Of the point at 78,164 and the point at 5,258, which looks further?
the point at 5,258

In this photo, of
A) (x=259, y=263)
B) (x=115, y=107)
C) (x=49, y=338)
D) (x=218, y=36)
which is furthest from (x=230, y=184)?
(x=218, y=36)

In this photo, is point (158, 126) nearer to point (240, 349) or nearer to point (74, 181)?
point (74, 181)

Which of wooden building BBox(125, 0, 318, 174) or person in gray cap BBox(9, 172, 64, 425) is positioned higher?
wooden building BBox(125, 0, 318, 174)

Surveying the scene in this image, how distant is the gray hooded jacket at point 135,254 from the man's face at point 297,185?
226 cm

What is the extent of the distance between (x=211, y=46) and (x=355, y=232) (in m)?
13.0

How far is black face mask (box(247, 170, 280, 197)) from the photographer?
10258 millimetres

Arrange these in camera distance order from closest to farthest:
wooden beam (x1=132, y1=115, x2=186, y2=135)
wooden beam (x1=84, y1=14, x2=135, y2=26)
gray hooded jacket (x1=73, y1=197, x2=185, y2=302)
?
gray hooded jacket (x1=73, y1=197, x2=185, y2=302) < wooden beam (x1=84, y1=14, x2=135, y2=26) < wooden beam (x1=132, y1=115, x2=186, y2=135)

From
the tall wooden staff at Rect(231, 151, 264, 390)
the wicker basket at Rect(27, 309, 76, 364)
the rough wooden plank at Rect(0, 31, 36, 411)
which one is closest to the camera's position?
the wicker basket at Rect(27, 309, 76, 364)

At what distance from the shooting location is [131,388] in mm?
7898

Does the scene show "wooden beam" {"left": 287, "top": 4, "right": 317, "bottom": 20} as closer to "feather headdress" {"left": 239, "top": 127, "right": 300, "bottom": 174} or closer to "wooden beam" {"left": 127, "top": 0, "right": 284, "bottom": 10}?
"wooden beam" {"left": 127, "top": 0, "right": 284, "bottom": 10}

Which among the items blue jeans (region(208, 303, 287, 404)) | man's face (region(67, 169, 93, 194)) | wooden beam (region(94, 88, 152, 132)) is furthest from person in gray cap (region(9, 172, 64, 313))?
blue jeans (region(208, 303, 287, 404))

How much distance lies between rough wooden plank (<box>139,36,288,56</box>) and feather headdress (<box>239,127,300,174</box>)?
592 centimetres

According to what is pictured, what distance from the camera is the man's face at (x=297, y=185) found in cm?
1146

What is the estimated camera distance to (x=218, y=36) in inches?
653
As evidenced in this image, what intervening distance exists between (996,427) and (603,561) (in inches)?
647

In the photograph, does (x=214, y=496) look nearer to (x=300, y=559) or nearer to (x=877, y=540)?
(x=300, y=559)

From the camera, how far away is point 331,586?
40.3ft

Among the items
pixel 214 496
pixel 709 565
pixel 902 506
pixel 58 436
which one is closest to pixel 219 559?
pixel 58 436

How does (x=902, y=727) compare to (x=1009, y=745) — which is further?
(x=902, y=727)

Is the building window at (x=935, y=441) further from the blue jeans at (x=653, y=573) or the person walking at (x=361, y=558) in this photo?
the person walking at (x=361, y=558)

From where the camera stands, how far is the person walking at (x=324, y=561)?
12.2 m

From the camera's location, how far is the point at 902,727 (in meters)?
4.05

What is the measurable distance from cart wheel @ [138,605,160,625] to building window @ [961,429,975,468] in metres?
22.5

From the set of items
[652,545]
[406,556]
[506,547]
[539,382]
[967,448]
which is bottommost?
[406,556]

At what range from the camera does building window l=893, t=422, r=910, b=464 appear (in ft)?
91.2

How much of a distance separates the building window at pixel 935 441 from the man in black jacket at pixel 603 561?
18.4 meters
----------
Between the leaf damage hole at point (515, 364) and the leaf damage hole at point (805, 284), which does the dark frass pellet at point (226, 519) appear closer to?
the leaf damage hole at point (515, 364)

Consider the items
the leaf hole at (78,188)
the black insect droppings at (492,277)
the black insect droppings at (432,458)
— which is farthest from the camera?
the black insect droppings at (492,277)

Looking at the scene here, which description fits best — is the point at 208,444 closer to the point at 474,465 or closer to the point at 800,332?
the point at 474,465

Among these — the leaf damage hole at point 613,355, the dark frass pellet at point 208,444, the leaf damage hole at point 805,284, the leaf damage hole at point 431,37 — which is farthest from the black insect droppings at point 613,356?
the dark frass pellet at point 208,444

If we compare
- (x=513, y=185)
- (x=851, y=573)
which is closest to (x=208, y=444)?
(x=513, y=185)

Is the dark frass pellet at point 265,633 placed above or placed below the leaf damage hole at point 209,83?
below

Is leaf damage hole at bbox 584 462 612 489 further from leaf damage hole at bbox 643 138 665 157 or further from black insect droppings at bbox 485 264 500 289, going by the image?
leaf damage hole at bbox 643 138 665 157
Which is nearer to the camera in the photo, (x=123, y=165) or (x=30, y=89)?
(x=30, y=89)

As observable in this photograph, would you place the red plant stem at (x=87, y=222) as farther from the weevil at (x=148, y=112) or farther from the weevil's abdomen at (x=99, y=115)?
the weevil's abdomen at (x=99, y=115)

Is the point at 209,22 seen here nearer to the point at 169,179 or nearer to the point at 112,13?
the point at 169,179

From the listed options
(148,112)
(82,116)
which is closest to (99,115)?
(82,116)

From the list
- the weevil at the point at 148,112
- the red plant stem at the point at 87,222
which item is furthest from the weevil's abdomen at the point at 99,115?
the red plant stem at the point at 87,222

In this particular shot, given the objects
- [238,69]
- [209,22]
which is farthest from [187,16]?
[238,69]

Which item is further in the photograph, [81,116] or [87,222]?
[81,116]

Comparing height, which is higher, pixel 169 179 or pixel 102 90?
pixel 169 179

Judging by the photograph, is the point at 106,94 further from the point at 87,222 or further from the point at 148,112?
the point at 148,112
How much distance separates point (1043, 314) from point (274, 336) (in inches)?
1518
----------
# CHALLENGE
Render the part of the material that opens with the line containing "Is the building" and closes with the line containing "18.4 meters" as a Markdown table, leaving out blank lines. Head the columns Row and Line, giving each line's number in Row and its text in Line.

# PROBLEM SOLUTION
| Row | Line |
|---|---|
| 1 | Is the building window at (x=935, y=441) further from the blue jeans at (x=653, y=573) or the person walking at (x=361, y=558) in this photo? |
| 2 | the person walking at (x=361, y=558) |
| 3 | From where the camera stands, how far is the person walking at (x=324, y=561)? |
| 4 | 12.2 m |
| 5 | From the camera's location, how far is the point at 902,727 (in meters)? |
| 6 | 4.05 |
| 7 | What is the measurable distance from cart wheel @ [138,605,160,625] to building window @ [961,429,975,468] in metres? |
| 8 | 22.5 |
| 9 | From the set of items |
| 10 | [652,545] |
| 11 | [406,556] |
| 12 | [506,547] |
| 13 | [539,382] |
| 14 | [967,448] |
| 15 | which is bottommost? |
| 16 | [406,556] |
| 17 | At what range from the camera does building window l=893, t=422, r=910, b=464 appear (in ft)? |
| 18 | 91.2 |
| 19 | How much of a distance separates the building window at pixel 935 441 from the man in black jacket at pixel 603 561? |
| 20 | 18.4 meters |